There’s always a large concern for the safety of the elderly in business and lending situations. Scam artists often prey on older people in an attempt to defraud them of their money. In the case of reverse mortgages, the concern of exploiting the elderly can be of great concern to borrowers, their children, or their caregivers.

Reverse mortgages today were created with many features to protect seniors from unscrupulous lenders who want to defraud or prey on seniors. In many cases, seniors aren’t aware that they have numerous rights and protections in lending and borrowing. Today many consumer safeguards are in place to regulate the reverse mortgage industry and protect the interests of senior citizens and their families, including:

Counseling services: All prospective borrowers must meet with an independent counselor before they are able to apply for a reverse mortgage. These counselors are overseen by the Department of Housing and Urban Development (HUD). Counseling sessions are designed to:
o inform borrowers of their rights and responsibilities
o outline the alternatives to reverse equity mortgages
o offer financial guidance to prospective borrowers
Interest rates: With federally insured reverse mortgages like FHA HECM, the borrower often has a choice of interest rates. Some choose a fixed interest rate that never changes. Others choose an adjustable rate that can change monthly or yearly, depending on the terms of the mortgage and the current interest rate. In a conventional reverse equity mortgage, an adjustable rate is most common and is usually based on a standard bank rate plus an additional amount (variance) charged by the lender.

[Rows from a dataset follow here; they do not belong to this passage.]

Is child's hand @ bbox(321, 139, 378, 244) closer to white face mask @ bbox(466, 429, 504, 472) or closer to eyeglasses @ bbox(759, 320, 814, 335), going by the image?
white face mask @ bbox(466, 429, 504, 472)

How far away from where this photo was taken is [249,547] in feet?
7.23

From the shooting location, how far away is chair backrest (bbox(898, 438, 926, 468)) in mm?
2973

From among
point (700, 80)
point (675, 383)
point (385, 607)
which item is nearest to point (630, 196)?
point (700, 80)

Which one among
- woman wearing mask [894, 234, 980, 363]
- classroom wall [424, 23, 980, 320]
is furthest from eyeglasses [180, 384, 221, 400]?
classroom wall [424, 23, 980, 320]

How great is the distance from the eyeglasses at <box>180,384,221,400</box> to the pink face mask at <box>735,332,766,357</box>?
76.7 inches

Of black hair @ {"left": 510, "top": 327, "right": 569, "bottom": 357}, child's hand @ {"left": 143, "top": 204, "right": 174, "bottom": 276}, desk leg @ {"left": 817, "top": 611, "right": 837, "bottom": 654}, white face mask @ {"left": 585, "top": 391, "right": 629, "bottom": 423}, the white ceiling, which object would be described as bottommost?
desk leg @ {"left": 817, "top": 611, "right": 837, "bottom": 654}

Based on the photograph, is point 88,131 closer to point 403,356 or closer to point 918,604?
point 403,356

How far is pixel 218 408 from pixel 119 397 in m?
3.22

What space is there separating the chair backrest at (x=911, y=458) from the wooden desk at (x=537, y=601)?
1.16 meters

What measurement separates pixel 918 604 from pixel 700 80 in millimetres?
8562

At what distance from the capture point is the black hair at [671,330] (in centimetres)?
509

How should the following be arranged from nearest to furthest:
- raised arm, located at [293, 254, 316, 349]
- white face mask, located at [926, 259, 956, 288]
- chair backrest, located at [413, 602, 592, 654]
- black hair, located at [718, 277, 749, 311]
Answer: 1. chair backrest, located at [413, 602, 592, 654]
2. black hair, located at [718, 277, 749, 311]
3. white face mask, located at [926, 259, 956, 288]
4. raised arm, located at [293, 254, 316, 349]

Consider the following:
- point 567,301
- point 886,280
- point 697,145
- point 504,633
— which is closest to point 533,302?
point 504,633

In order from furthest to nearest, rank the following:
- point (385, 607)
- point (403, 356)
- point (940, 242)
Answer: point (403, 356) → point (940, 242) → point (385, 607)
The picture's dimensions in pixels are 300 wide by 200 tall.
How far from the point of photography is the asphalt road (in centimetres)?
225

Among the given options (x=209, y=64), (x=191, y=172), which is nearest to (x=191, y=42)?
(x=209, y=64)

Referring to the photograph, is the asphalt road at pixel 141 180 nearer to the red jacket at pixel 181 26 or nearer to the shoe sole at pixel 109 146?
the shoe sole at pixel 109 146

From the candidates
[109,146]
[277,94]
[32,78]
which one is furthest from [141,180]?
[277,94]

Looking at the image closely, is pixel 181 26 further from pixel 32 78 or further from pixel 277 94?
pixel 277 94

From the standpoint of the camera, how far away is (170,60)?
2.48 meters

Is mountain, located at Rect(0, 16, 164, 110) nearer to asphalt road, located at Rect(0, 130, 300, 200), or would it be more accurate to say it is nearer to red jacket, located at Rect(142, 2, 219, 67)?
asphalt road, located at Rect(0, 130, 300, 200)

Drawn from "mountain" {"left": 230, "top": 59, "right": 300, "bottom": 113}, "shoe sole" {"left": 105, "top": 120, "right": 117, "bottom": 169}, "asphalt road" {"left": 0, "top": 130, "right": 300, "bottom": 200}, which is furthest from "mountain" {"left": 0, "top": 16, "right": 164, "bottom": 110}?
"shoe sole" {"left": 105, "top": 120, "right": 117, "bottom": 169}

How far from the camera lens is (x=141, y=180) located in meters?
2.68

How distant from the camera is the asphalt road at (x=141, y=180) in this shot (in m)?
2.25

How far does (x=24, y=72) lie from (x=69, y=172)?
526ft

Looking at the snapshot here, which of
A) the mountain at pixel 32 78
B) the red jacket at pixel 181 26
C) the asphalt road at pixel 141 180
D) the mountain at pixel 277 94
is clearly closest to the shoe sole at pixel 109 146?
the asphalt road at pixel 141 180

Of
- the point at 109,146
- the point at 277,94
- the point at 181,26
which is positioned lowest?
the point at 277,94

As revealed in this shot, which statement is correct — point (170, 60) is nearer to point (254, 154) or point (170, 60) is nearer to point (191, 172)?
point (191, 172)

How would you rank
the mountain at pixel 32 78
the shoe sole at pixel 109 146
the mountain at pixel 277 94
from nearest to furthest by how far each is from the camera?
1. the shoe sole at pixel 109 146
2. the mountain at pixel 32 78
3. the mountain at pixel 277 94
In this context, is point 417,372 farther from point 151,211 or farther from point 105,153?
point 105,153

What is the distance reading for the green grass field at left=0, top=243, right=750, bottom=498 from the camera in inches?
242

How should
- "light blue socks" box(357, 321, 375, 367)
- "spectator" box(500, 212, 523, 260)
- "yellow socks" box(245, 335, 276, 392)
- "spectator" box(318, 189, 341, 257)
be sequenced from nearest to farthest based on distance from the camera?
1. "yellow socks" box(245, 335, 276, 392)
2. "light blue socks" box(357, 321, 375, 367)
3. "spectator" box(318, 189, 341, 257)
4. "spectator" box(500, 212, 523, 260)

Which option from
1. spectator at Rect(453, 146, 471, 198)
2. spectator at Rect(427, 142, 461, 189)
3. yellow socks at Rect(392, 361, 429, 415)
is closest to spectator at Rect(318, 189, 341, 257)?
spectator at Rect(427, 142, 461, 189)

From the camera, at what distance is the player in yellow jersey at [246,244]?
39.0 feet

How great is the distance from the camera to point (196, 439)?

Fees: As with any mortgage, reverse mortgage fees are paid to the lender as part of the terms of the mortgage. These fees can be financed using funds from the mortgage if the borrower doesn’t have the money available to pay those fees outright. Regulations cap those fees at a maximum limit, in order to prevent unscrupulous lenders from charging outrageous fees to borrowers.
Disclosure: Borrowers who borrow under the federally insured FHA HECM program are required to receive a disclosure about the Total Annual Loan Cost, known as TALC. This disclosure shows borrowers the transaction costs for the life of the loan and lets borrowers know every cost they’ll incur as part of the reverse mortgage.
Maturity: A reverse mortgage loan will never become due during the lifetime of the homeowner or homeowners. As long as one homeowner continues to live in that home as the primary residence, the homeowners aren’t obligated to repay any part of the loan balance.
Amount due: These loans offer protections for borrowers because these mortgages are “non-recourse.” This means that borrowers will never owe more than the value of the home, even if the loan balance ultimately exceeds the appraised value of the home.